The GIF UV-C(lean) system is fitted with a new generation of UV-C lamps, having a higher output and energy, thereby giving greater efficiency within the same space.

UV-C(lean) systems work without the usual loss of efficiency, when operating in areas of raised temperatures. This means that the systems installed in extract canopies and GIF –Restaurant systems above grills and fryers function more efficiently and durably.

The UV-C(lean) control cabinet is a digital control unit with integrated operating status and fault monitoring systems with a compact and more user-friendly cabinet. It incorporates a large screen with a continuous display of system status including:

  • System operation – showing the cumulative hours the system has been operating and the cumulative malfunction hours (reset by the maintenance engineer when the tubes are changed)
  • System malfunction – the emergency telephone contact number is displayed
  • System maintenance – when the life span of the UV-C reactors is reached

The digital control unit enables the UV-C(lean) system to be modified at any time without complication, especially important if the system is enlarged to cater for additional cooking equipment or a more greasy style of catering is adopted.

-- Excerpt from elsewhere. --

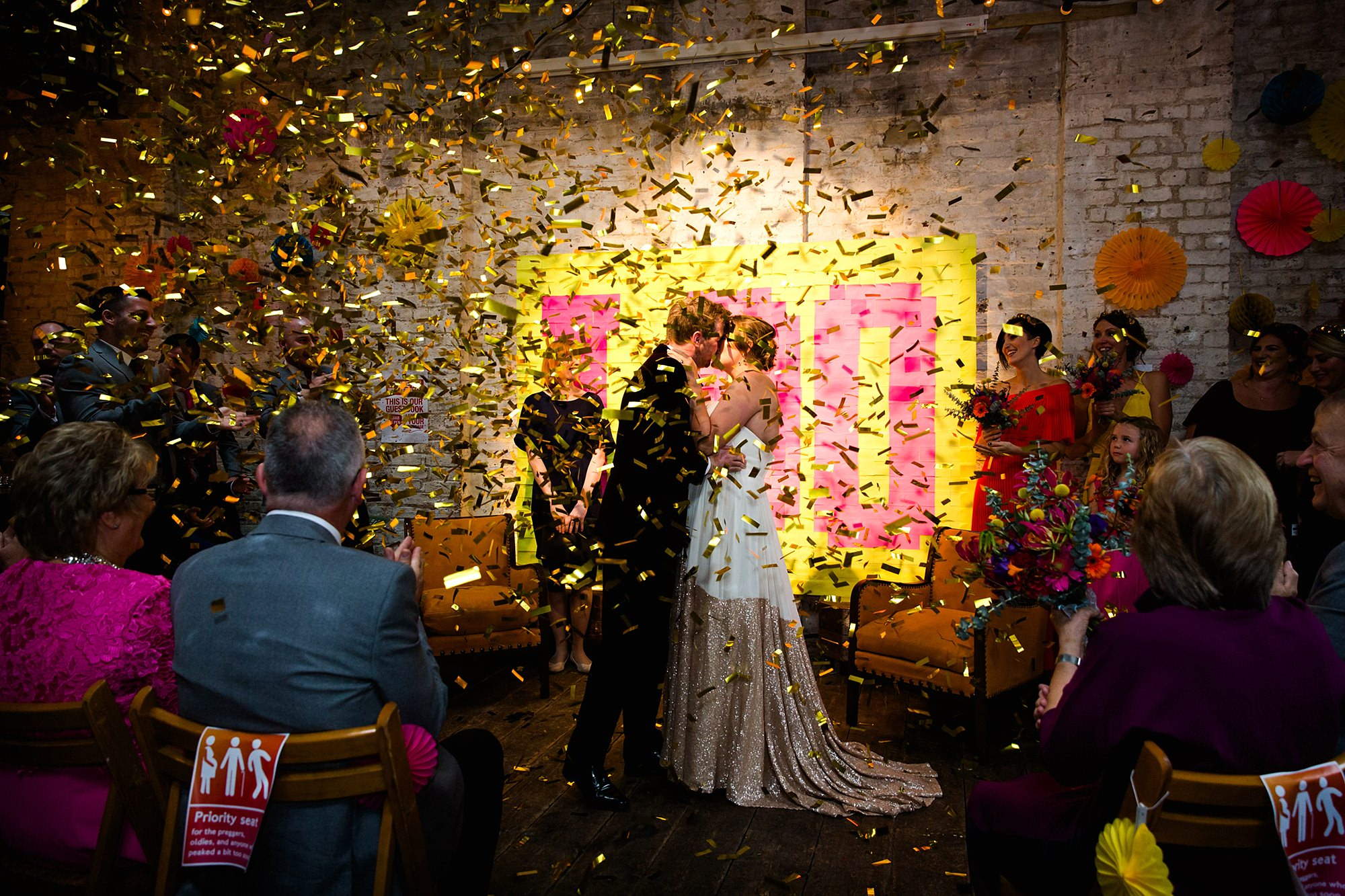 Fun London Wedding bride and groom kiss under confetti cannons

There is virtually no limit to the size or scope of catering facility for which UV-C(lean) can be supplied.

Why should you choose to use a UV-C(lean) system?

The problems / dangers of grease build up in exhaust air systems:

When cooking, frying or roasting an extensive amount of grease and fat particles are carried upwards by the thermal current that is produced. A large quantity of these particles are then, as a rule, separated from the air through the use of filters such as those used in extract hoods or ventilated ceilings. Even with the use of high performance filters a 100% separation of the particles is not possible.

The result is a build up of grease and fat in the extract air ducts and their components.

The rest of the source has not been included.